+++ Task input

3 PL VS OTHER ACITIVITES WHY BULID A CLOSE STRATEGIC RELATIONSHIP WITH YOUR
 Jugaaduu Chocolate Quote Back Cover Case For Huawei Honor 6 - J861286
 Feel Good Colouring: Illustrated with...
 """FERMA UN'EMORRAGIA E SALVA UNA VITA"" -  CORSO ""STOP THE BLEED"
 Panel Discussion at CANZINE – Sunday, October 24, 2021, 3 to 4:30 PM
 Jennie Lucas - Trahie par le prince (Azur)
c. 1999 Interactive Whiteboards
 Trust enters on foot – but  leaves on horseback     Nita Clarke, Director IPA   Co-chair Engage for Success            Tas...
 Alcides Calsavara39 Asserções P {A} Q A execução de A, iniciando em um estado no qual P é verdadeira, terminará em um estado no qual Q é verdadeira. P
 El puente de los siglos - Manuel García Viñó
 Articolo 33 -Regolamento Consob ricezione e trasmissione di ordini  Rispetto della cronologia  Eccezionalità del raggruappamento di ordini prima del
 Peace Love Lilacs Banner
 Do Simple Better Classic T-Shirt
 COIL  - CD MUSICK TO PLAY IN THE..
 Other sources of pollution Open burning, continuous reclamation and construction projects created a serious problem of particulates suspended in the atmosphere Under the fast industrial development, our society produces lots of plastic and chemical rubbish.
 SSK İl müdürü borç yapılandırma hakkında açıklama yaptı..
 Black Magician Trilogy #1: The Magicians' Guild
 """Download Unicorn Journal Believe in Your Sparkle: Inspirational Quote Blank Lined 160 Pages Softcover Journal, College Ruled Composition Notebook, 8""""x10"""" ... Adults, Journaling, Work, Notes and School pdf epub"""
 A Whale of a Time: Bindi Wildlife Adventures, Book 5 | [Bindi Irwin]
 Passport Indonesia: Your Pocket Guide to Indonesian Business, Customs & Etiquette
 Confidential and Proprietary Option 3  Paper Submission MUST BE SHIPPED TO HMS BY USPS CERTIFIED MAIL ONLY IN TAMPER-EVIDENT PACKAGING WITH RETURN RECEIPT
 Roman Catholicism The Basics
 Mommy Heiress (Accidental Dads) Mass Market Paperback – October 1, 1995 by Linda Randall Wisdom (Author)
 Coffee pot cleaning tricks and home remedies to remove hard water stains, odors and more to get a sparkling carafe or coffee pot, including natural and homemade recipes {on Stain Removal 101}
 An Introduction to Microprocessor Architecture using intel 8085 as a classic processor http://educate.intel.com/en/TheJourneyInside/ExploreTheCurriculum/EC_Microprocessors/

++++++

**What you will do:** Everything from the line containing "Roman Catholicism The Basics" to the last line of the entries above should be quoted exactly, and only that.

**Response box:**
 Roman Catholicism The Basics
 Mommy Heiress (Accidental Dads) Mass Market Paperback – October 1, 1995 by Linda Randall Wisdom (Author)
 Coffee pot cleaning tricks and home remedies to remove hard water stains, odors and more to get a sparkling carafe or coffee pot, including natural and homemade recipes {on Stain Removal 101}
 An Introduction to Microprocessor Architecture using intel 8085 as a classic processor http://educate.intel.com/en/TheJourneyInside/ExploreTheCurriculum/EC_Microprocessors/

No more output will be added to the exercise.